*** Data to process ***

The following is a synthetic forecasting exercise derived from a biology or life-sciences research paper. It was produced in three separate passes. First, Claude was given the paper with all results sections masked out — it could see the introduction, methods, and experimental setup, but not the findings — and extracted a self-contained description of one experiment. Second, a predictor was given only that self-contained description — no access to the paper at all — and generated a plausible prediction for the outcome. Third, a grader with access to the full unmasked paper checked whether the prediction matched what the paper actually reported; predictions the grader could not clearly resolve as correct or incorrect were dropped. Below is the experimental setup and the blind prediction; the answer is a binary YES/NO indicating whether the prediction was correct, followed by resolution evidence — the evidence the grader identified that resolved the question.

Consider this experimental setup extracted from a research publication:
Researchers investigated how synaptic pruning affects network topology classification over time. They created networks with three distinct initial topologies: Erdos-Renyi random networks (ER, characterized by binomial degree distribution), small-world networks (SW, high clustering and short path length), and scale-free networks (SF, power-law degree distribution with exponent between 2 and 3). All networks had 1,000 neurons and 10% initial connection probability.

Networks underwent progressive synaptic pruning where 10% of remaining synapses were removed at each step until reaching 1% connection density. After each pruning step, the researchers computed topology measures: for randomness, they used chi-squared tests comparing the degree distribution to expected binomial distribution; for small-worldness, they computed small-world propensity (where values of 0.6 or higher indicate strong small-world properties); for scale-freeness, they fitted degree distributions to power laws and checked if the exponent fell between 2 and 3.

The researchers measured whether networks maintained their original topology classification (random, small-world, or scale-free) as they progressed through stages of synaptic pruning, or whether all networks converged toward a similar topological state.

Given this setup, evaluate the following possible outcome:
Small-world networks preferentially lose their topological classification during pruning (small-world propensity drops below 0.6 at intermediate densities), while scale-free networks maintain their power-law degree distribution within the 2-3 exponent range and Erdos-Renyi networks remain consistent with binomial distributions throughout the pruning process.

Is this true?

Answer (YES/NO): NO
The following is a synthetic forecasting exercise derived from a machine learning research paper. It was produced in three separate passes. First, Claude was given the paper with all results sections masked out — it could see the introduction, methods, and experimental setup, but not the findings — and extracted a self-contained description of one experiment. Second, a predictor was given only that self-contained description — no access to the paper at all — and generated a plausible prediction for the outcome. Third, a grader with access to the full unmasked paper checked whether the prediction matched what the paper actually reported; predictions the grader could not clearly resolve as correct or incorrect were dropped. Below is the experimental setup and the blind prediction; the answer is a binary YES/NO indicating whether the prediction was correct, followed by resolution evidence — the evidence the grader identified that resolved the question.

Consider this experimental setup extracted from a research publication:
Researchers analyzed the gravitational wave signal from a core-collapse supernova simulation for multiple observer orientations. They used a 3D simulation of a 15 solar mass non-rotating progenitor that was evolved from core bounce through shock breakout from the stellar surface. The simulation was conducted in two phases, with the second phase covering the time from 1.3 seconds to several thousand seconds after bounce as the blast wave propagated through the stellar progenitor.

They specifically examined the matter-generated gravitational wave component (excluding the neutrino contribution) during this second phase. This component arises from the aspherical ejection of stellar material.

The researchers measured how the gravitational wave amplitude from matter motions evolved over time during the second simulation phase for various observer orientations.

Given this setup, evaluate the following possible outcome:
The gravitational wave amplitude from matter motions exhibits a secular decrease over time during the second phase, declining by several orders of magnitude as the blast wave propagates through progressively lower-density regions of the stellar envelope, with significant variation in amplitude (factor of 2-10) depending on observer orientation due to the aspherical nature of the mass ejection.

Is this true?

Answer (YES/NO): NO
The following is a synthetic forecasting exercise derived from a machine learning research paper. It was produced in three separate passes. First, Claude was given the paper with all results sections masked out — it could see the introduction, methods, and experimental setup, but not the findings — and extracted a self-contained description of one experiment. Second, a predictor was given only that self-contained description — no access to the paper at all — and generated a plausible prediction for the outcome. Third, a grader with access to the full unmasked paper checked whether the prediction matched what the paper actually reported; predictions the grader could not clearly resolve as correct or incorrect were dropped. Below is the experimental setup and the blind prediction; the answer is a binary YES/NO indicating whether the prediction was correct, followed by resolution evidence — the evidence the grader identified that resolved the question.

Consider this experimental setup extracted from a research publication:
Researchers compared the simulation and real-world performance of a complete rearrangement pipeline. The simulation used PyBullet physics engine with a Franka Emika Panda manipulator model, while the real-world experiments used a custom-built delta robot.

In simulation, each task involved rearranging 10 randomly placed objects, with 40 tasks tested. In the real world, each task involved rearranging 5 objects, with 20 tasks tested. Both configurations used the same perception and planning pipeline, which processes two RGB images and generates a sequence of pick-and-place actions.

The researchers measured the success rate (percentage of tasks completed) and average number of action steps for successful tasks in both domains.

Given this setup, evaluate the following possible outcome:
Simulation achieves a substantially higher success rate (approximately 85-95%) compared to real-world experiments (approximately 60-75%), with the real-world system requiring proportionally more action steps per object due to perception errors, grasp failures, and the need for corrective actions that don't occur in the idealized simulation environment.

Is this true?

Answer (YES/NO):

*** End of Data to process ***

# Try it
Wherever "steps" occurs in the records above, copy the line it sits in.

# Solved exercise
The researchers measured the success rate (percentage of tasks completed) and average number of action steps for successful tasks in both domains.
Simulation achieves a substantially higher success rate (approximately 85-95%) compared to real-world experiments (approximately 60-75%), with the real-world system requiring proportionally more action steps per object due to perception errors, grasp failures, and the need for corrective actions that don't occur in the idealized simulation environment.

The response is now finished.